Supplied data =>

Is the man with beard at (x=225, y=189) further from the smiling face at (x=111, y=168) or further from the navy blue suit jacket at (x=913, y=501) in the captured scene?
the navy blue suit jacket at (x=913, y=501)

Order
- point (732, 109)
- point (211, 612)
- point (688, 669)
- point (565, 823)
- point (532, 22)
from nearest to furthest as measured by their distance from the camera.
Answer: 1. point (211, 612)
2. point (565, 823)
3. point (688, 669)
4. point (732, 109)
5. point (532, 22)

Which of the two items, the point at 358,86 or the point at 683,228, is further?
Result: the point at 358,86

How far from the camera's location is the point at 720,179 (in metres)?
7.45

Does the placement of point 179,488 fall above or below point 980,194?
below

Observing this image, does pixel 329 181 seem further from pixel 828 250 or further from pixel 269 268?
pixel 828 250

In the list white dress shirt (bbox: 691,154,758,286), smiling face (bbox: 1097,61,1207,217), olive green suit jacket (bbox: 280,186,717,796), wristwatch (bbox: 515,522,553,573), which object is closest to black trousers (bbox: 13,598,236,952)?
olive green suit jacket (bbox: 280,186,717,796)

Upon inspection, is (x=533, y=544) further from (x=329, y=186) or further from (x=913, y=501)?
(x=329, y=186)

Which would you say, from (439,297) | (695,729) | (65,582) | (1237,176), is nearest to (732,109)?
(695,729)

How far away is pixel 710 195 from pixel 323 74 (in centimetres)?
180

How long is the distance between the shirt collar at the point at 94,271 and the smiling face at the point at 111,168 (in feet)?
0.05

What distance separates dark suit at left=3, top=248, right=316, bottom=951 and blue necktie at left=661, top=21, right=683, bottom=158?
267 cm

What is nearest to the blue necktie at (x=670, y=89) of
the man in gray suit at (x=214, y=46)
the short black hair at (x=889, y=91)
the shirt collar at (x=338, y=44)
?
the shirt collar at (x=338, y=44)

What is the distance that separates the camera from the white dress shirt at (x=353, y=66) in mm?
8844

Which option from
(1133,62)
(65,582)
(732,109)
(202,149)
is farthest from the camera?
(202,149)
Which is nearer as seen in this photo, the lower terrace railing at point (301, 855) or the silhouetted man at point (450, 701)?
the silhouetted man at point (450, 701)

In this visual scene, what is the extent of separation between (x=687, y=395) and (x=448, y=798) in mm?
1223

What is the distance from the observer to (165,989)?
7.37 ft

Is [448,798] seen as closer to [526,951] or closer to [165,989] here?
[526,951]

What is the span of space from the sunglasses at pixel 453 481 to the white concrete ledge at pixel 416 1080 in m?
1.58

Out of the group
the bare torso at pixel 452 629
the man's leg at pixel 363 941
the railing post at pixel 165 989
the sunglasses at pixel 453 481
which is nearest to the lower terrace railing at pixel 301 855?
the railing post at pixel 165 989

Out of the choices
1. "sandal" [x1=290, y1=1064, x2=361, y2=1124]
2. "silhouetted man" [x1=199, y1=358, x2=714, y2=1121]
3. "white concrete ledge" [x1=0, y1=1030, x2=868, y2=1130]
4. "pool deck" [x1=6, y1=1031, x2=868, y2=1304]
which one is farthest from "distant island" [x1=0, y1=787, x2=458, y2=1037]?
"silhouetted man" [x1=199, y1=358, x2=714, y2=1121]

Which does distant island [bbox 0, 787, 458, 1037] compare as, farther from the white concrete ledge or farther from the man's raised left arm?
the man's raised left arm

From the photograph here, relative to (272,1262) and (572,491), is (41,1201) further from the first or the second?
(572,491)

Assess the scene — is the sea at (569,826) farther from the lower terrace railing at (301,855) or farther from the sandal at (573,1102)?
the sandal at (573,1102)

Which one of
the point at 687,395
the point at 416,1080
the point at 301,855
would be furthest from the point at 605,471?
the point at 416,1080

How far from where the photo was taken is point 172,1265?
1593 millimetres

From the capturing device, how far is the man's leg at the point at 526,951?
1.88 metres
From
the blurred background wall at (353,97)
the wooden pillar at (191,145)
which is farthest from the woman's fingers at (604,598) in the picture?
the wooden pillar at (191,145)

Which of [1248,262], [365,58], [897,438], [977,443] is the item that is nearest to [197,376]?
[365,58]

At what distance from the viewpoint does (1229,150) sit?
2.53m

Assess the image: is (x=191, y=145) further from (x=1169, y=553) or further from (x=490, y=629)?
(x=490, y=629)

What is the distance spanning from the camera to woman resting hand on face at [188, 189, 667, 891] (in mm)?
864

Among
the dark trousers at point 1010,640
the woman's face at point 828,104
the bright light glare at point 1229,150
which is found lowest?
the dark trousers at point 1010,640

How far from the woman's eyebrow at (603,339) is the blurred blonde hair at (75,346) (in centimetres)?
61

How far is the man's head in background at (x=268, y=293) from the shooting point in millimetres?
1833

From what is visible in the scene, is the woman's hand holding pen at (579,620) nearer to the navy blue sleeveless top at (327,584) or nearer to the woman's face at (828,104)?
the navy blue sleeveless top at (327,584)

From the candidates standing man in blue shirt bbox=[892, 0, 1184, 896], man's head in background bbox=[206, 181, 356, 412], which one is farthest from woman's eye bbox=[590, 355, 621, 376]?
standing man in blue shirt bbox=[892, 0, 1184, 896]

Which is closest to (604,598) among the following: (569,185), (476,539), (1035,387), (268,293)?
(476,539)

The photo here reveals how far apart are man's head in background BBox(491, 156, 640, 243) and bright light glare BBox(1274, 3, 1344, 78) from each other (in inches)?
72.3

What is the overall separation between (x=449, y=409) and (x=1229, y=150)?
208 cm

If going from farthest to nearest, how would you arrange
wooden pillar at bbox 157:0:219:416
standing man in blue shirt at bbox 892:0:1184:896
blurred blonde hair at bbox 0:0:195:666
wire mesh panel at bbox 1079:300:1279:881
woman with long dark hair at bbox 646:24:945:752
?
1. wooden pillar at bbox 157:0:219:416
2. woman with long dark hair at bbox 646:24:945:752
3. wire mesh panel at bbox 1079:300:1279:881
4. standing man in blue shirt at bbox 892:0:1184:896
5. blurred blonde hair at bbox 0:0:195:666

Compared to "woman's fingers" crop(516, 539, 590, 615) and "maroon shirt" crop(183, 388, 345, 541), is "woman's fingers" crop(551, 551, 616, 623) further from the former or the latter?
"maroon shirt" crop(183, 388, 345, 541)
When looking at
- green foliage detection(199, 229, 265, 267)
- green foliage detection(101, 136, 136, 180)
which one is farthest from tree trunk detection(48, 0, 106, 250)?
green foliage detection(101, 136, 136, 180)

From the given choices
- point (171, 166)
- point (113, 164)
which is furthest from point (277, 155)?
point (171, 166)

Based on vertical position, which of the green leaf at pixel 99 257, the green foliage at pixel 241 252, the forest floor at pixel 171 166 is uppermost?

Required work => Print back all the lines verbatim.

Result =>
Is the man with beard at (x=225, y=189) further from the smiling face at (x=111, y=168) or further from the navy blue suit jacket at (x=913, y=501) in the captured scene?
the navy blue suit jacket at (x=913, y=501)

Order
- point (732, 109)
- point (211, 612)
- point (688, 669)
- point (565, 823)
- point (532, 22)
from nearest to furthest as measured by their distance from the camera.
Answer: 1. point (211, 612)
2. point (565, 823)
3. point (688, 669)
4. point (732, 109)
5. point (532, 22)

Which of the two items, the point at 358,86 or the point at 683,228, is further?
Result: the point at 358,86

How far from the camera's location is the point at 720,179 (in metres)?
7.45

Does the placement of point 179,488 fall above or below point 980,194?
below

Observing this image, does pixel 329 181 seem further from pixel 828 250 or further from pixel 269 268?
pixel 828 250

In the list white dress shirt (bbox: 691,154,758,286), smiling face (bbox: 1097,61,1207,217), olive green suit jacket (bbox: 280,186,717,796), wristwatch (bbox: 515,522,553,573), which object is closest to black trousers (bbox: 13,598,236,952)?
olive green suit jacket (bbox: 280,186,717,796)

Upon inspection, is (x=533, y=544) further from (x=329, y=186) or further from (x=913, y=501)?
(x=329, y=186)

Which would you say, from (439,297) | (695,729) | (65,582) | (1237,176), is nearest to (732,109)?
(695,729)

How far away is pixel 710 195 from pixel 323 74 (in centimetres)?
180

How long is the distance between the shirt collar at the point at 94,271 and the smiling face at the point at 111,168 (in feet)?
0.05

What distance separates dark suit at left=3, top=248, right=316, bottom=951 and blue necktie at left=661, top=21, right=683, bottom=158?
267 cm

What is nearest to the blue necktie at (x=670, y=89) of
the man in gray suit at (x=214, y=46)
the short black hair at (x=889, y=91)
the shirt collar at (x=338, y=44)
?
the shirt collar at (x=338, y=44)

What is the distance that separates the camera from the white dress shirt at (x=353, y=66) in mm?
8844

Which option from
(1133,62)
(65,582)
(732,109)
(202,149)
is farthest from the camera?
(202,149)
Which is nearer as seen in this photo, the lower terrace railing at point (301, 855) or the silhouetted man at point (450, 701)?
the silhouetted man at point (450, 701)

In this visual scene, what is the extent of separation between (x=687, y=395) and (x=448, y=798) in mm?
1223

What is the distance from the observer to (165,989)?
7.37 ft

Is [448,798] seen as closer to [526,951] or closer to [165,989] here?
[526,951]

What is the span of space from the sunglasses at pixel 453 481 to the white concrete ledge at pixel 416 1080 in m?
1.58

Out of the group
the bare torso at pixel 452 629
the man's leg at pixel 363 941
the railing post at pixel 165 989
the sunglasses at pixel 453 481
which is nearest to the lower terrace railing at pixel 301 855?
the railing post at pixel 165 989

Out of the choices
1. "sandal" [x1=290, y1=1064, x2=361, y2=1124]
2. "silhouetted man" [x1=199, y1=358, x2=714, y2=1121]
3. "white concrete ledge" [x1=0, y1=1030, x2=868, y2=1130]
4. "pool deck" [x1=6, y1=1031, x2=868, y2=1304]
which one is farthest from "distant island" [x1=0, y1=787, x2=458, y2=1037]?
"silhouetted man" [x1=199, y1=358, x2=714, y2=1121]

Which does distant island [bbox 0, 787, 458, 1037] compare as, farther from the white concrete ledge or farther from the man's raised left arm?
the man's raised left arm

From the photograph here, relative to (272,1262) and (572,491), is (41,1201) further from the first or the second?
(572,491)

Assess the scene — is the sea at (569,826) farther from the lower terrace railing at (301,855) or farther from the sandal at (573,1102)?
the sandal at (573,1102)

Which one of
the point at 687,395
the point at 416,1080
the point at 301,855
would be furthest from the point at 605,471?
the point at 416,1080

How far from where the photo was taken is point 172,1265?
1593 millimetres

From the capturing device, how far is the man's leg at the point at 526,951?
1.88 metres
From
the blurred background wall at (353,97)
the wooden pillar at (191,145)
which is farthest from the woman's fingers at (604,598) in the picture?
the wooden pillar at (191,145)

Which of [1248,262], [365,58], [897,438], [977,443] is the item that is nearest to [197,376]?
[365,58]

At what distance from the viewpoint does (1229,150) sit?
2.53m

Assess the image: is (x=191, y=145) further from (x=1169, y=553) or further from (x=490, y=629)?
(x=490, y=629)

What is the distance spanning from the camera to woman resting hand on face at [188, 189, 667, 891] (in mm)?
864

Among
the dark trousers at point 1010,640
the woman's face at point 828,104
the bright light glare at point 1229,150
which is found lowest?
the dark trousers at point 1010,640

How far from the woman's eyebrow at (603,339) is the blurred blonde hair at (75,346) (in centimetres)?
61

How far is the man's head in background at (x=268, y=293) from the shooting point in millimetres?
1833

From what is visible in the scene, is the woman's hand holding pen at (579,620) nearer to the navy blue sleeveless top at (327,584) or nearer to the woman's face at (828,104)?
the navy blue sleeveless top at (327,584)

From the candidates standing man in blue shirt bbox=[892, 0, 1184, 896], man's head in background bbox=[206, 181, 356, 412], which one is farthest from woman's eye bbox=[590, 355, 621, 376]?
standing man in blue shirt bbox=[892, 0, 1184, 896]

Which is closest to (604,598) among the following: (569,185), (476,539), (1035,387), (268,293)?
(476,539)

The photo here reveals how far apart are man's head in background BBox(491, 156, 640, 243) and bright light glare BBox(1274, 3, 1344, 78) from each other (in inches)?
72.3

What is the overall separation between (x=449, y=409) and (x=1229, y=150)?
208 cm

If going from farthest to nearest, how would you arrange
wooden pillar at bbox 157:0:219:416
standing man in blue shirt at bbox 892:0:1184:896
blurred blonde hair at bbox 0:0:195:666
wire mesh panel at bbox 1079:300:1279:881
woman with long dark hair at bbox 646:24:945:752
?
1. wooden pillar at bbox 157:0:219:416
2. woman with long dark hair at bbox 646:24:945:752
3. wire mesh panel at bbox 1079:300:1279:881
4. standing man in blue shirt at bbox 892:0:1184:896
5. blurred blonde hair at bbox 0:0:195:666

Compared to "woman's fingers" crop(516, 539, 590, 615) and "maroon shirt" crop(183, 388, 345, 541), is "woman's fingers" crop(551, 551, 616, 623) further from the former or the latter?
"maroon shirt" crop(183, 388, 345, 541)
When looking at
- green foliage detection(199, 229, 265, 267)
- green foliage detection(101, 136, 136, 180)
which one is farthest from tree trunk detection(48, 0, 106, 250)?
green foliage detection(101, 136, 136, 180)

From the given choices
- point (171, 166)
- point (113, 164)
which is furthest from point (277, 155)?
point (171, 166)

Based on vertical position, which of the green leaf at pixel 99 257, the green foliage at pixel 241 252, the forest floor at pixel 171 166 is uppermost?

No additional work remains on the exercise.